Mohammed Zuhair Al-Siddiq was arrested Sunday in the Paris area by France's DST counterintelligence service, police said, according to the AP. He was the subject of an international arrest warrant and is inclined to be extradited, the officials added.
The arrest warrant, issued by Lebanese Magistrate Elias Eid, accused Al-Siddiq of giving false testimony and misleading the U.N. investigation, judicial officials in Lebanon said.
Lebanon's Minister of Youth and Sports Ahmed Fatfat, a close Hariri ally, said Al-Siddiq's testimony was inaccurate "perhaps because he wanted it this way, either for personal interest or perhaps because he was planted to mislead the investigation."

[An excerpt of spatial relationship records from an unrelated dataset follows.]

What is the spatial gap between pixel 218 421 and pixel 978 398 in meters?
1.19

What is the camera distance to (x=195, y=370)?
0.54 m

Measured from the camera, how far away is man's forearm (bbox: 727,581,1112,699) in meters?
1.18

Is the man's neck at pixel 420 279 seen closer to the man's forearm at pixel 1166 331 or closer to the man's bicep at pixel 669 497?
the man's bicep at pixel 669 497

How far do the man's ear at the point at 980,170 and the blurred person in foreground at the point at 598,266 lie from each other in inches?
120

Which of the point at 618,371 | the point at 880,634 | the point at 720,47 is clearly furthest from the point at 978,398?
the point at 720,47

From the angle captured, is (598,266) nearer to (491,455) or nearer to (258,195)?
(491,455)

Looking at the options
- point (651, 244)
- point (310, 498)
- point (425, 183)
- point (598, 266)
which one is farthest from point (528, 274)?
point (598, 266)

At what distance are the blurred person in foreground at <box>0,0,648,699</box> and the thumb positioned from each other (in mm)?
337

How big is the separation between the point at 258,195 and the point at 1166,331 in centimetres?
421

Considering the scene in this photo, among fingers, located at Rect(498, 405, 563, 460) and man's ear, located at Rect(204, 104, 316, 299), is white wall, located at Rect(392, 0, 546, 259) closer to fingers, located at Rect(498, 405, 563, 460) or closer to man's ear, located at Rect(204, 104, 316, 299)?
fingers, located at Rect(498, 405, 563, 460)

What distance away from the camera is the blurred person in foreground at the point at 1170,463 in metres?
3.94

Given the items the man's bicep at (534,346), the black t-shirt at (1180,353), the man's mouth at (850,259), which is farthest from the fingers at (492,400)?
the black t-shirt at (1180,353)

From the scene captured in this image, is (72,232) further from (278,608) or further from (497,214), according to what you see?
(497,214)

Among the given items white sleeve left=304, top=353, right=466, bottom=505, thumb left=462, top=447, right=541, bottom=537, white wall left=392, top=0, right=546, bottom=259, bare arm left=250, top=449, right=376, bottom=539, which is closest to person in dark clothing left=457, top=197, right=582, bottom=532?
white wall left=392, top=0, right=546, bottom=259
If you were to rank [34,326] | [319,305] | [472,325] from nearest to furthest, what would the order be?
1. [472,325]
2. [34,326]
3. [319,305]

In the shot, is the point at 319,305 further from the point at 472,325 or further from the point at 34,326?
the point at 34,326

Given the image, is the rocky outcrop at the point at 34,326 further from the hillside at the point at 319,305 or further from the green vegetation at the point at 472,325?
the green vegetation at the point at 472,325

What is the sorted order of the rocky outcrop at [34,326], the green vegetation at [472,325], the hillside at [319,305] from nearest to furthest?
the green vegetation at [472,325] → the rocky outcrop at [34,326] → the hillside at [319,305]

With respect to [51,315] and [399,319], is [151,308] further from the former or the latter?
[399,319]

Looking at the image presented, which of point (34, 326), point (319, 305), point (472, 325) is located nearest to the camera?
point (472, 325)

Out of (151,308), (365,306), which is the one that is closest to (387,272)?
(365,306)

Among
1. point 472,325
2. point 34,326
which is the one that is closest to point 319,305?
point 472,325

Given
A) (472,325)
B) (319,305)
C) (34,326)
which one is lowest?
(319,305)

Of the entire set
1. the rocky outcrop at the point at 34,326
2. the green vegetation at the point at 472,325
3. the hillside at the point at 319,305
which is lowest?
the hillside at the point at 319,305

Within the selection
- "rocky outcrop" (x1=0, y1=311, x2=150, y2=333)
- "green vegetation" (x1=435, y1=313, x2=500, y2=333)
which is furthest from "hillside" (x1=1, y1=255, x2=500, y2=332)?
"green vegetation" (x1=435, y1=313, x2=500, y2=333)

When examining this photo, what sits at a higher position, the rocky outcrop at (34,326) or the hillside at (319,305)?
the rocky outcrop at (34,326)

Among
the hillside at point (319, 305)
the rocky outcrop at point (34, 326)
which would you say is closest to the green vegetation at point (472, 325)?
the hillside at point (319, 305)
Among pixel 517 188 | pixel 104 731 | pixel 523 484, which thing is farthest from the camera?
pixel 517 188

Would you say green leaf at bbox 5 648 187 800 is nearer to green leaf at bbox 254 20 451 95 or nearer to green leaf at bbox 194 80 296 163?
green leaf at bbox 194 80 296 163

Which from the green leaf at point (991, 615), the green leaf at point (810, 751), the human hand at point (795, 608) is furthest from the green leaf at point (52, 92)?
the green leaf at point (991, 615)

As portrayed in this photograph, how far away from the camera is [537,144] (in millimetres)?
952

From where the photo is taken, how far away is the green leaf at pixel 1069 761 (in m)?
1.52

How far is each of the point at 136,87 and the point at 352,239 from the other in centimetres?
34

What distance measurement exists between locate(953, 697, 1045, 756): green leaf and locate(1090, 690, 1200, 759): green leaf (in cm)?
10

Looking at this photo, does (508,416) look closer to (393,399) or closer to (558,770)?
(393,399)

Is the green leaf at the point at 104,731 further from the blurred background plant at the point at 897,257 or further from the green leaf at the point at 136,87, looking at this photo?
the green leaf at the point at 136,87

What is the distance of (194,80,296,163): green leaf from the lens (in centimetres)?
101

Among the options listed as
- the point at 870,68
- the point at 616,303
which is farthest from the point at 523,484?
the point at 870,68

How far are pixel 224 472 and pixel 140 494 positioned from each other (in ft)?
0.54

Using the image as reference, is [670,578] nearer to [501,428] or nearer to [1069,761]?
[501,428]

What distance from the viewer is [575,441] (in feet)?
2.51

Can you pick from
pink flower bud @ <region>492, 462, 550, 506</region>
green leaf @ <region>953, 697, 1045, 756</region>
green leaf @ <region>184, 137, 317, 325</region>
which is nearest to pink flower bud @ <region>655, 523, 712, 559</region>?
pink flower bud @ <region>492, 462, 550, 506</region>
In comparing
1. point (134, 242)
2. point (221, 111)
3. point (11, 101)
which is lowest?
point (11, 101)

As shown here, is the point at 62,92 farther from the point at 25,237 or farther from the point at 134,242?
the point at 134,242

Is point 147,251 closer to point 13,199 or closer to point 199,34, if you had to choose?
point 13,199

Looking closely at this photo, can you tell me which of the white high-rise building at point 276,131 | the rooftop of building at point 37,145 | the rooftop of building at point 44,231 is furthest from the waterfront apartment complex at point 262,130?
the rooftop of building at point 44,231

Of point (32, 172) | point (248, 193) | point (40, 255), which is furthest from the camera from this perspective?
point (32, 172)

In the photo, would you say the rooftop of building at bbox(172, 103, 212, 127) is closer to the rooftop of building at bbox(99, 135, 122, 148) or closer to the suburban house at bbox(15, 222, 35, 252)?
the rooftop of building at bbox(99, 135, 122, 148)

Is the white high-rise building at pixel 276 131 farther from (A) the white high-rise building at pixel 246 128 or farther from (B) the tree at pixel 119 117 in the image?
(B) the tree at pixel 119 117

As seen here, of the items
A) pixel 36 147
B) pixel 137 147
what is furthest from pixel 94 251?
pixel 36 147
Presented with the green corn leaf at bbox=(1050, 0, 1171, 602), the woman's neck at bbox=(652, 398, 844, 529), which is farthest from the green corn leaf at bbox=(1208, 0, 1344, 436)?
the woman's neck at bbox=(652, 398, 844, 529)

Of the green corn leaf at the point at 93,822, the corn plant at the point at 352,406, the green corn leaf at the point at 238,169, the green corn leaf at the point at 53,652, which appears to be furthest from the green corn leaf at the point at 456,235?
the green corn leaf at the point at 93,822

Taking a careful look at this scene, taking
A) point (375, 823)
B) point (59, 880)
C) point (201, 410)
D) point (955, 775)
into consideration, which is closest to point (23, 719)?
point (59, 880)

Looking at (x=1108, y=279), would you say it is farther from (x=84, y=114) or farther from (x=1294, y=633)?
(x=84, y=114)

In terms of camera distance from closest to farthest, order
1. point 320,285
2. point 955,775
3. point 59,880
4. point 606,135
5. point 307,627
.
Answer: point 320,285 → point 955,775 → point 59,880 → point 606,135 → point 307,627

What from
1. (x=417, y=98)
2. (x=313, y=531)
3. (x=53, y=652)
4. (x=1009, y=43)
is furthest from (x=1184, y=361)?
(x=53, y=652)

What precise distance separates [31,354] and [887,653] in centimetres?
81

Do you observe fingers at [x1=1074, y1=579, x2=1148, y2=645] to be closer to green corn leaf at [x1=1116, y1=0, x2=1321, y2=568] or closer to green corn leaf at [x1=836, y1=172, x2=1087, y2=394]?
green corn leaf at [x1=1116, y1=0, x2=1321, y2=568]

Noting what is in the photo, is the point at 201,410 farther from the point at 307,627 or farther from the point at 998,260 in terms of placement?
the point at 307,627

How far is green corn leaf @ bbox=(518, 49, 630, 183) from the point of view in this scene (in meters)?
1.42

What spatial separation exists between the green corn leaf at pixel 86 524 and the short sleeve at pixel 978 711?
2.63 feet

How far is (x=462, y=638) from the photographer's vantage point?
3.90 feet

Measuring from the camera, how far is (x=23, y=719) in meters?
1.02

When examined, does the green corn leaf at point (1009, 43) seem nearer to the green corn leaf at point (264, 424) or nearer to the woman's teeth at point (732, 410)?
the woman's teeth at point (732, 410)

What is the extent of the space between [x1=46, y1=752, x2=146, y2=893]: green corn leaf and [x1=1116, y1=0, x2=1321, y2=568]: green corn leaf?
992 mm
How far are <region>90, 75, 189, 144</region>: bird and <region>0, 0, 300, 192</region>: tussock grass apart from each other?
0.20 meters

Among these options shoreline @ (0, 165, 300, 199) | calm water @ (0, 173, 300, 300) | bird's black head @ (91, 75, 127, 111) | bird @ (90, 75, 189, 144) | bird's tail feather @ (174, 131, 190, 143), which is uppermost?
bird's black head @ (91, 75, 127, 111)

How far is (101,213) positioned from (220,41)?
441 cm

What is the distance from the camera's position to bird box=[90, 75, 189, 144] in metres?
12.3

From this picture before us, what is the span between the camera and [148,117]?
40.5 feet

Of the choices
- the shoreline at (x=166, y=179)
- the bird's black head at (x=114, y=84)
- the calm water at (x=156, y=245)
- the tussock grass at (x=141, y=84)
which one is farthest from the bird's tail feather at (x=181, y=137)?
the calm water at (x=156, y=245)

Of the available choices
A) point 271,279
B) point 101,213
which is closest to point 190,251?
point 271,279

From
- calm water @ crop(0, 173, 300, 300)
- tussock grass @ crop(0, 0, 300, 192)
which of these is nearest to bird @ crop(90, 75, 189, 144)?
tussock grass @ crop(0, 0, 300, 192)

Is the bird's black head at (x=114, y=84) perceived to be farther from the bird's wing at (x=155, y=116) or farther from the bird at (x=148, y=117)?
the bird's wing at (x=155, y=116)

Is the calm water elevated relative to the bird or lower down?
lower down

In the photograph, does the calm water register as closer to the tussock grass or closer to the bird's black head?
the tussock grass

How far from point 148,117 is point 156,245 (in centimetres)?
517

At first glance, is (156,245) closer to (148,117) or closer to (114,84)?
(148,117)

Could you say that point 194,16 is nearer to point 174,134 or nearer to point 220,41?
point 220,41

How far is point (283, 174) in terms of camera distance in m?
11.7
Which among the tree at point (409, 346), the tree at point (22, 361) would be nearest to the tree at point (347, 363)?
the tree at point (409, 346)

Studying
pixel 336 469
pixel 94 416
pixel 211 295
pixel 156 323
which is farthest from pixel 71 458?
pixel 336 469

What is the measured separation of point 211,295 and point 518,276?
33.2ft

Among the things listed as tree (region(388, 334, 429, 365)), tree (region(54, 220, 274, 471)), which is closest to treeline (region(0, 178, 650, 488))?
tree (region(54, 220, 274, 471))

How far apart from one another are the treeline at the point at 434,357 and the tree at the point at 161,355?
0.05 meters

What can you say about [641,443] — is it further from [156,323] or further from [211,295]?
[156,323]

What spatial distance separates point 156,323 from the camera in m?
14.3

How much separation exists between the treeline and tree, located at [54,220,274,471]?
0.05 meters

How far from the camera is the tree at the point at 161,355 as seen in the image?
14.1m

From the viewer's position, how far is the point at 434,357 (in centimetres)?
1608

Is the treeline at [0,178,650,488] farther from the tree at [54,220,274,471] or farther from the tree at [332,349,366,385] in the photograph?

Beirut newspaper Al-Mustaqbal which is owned by Hariri family alleged that Al-Siddiq was an accomplice in the planning and execution of the bombing that killed Hariri.
Al-Siddiq is a former soldier who deserted the Syrian Army, lived in Lebanon since 1996 and married a Lebanese, and was once arrested in the Chouf area on charges of theft, a Lebanese daily reported earlier this month. Ad Diyar daily wrote that the evidence on which UN investigators based their accusations against four senior Lebanese officers has turned out to be nothing but "scandalous lies" made by Al-Siddiq who was described as "a known scoundrel posing as an informer."